ACC sources said the graft watchdog had sent letters the authorities in Japan, Singapore, Thailand and the USA to find out where the money was laundered. In response, they got information on transactions made to Thailand and the USA.

Selim had illegal transactions of over Tk 20 crore with Bangkok Bank and Siam Commercial Bank in Thailand, said the sources.

The Daily Star could not contact the authorities of the banks for comments.

Sources also said Selim used to play at the casinos on a regular basis at Park MGM, formerly Monte Carlo Resort and Casino, in Las Vegas in the USA and had suspicious transactions with JP Morgan Chase Bank in the same country.

Selim also bought casino chips and equipment spending several crores from Park MGM, the sources added.

ACC Deputy Director Gulshan Anowar Prodhan has recently made Mutual Legal Assistance Request [MLAR] to the authorities in Thailand and the USA, seeking official documents containing this information. Once he receives them, the ACC would be able to prove their case in court, said officials.

The officials said they would submit a supplementary charge sheet in the case against Selim soon. "We will submit it once we get those documents from Thailand and the USA", said an ACC official.

The graft watchdog had filed the case against Selim on October 27 last year over amassing wealth worth Tk 12.27 crore beyond his known sources of income.

Rab arrested Selim at Hazrat Shahjalal International Airport on September 28 last year while he was attempting to flee the country.

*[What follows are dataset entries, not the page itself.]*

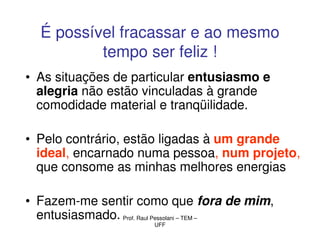 É possível fracassar e ao mesmo
          tempo ser feliz !
• As situações de particular entusiasmo e
  alegria não estão vinculadas à grande
  comodidade material e tranqüilidade.

• Pelo contrário, estão ligadas à um grande
  ideal, encarnado numa pessoa, num projeto,
  que consome as minhas melhores energias

• Fazem-me sentir como que fora de mim,
  entusiasmado. Prof. Raul Pessolani – TEM –
                      UFF
 
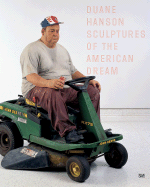 Duane Hanson: Sculptures of the American Dream: Catalogue Raisonn?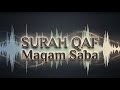Recitation from Surah Qaf in Maqam Saba | Maqamat Course Online | Al-Badry Academy
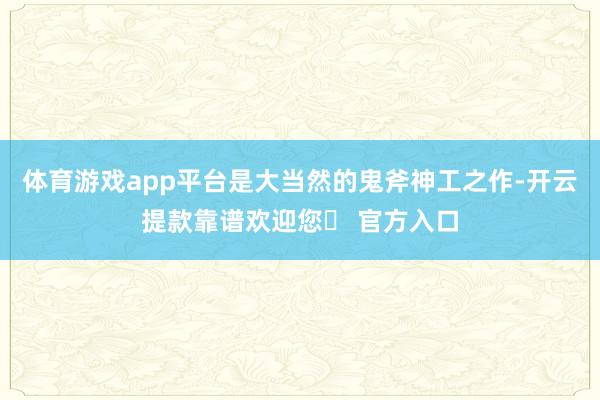 体育游戏app平台是大当然的鬼斧神工之作-开云提款靠谱欢迎您✅ 官方入口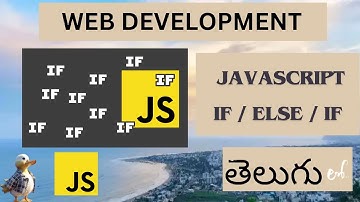 Web Development JAVASCRIPT  IF / ELSE IF DETAIL EXPLANATION in Telugu ( Lesson - 15 )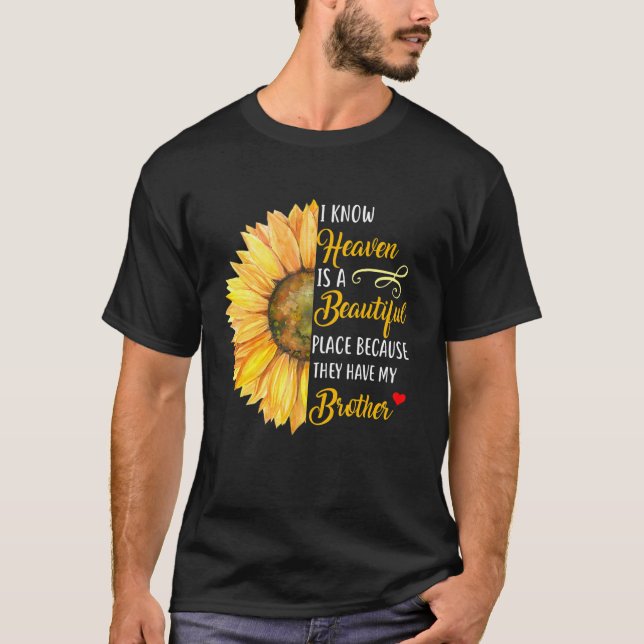 I Know Heaven Is A Beautiful Place They Have My Br T-Shirt (Front)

On September 24 this year, the Criminal Investigation Department (CID) submitted a charge-sheet in another case against Selim and five others over laundering around Tk 13.28 crore they made from an online casino trade.

TIB CRITICISES ACC

When his attention was drawn to the delay in completing the investigation, Executive Director of Transparency International Bangladesh (TIB) Iftekharuzzaman criticised the ACC.

"Given some benefit of doubt in favour of its visibly overwhelmed state due to the enormity of alleged instances of reported corruption that are thrust upon it, the ACC has not yet shown any credible evidence of prioritising its tasks, especially in terms of setting examples of successes against the proverbial big fish," he said, in an email yesterday.

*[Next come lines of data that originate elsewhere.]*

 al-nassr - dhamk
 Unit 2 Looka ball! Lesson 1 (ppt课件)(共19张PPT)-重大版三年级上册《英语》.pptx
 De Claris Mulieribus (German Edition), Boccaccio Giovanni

Long delays are likely to be linked with this lack of prioritisation on the one hand and deficits of 3 C's on the other -- capacity, courage and commitment to deliver its mandate, he said.

Iftekharuzzaman said the ACC has agreeably been recently going after some politically linked persons, including a few public representatives, and even a handful of MPs.

"But in hardly any of these cases has the ACC demonstrated that it has been able to dig deep and wide enough to succeed in holding to account either those directly alleged or their cohorts and colluders, not to speak of the godfathers operating from behind.

"Either for perceived political pressure or for its own choice, the ACC seems to have drawn a self-imposed upper limit beyond which it dares not to go lest it burns its fingers.

"As a result, many of the much-hyped inquiries or investigations which are subjected to long delays on the stated grounds of either lack of progress on MLARs with countries where illicit transfers of corrupt money and wealth have taken place or due to coronavirus related constraints, may eventually end up serving nothing more than a fruitless purpose of communication value to salvage some semblance of public trust."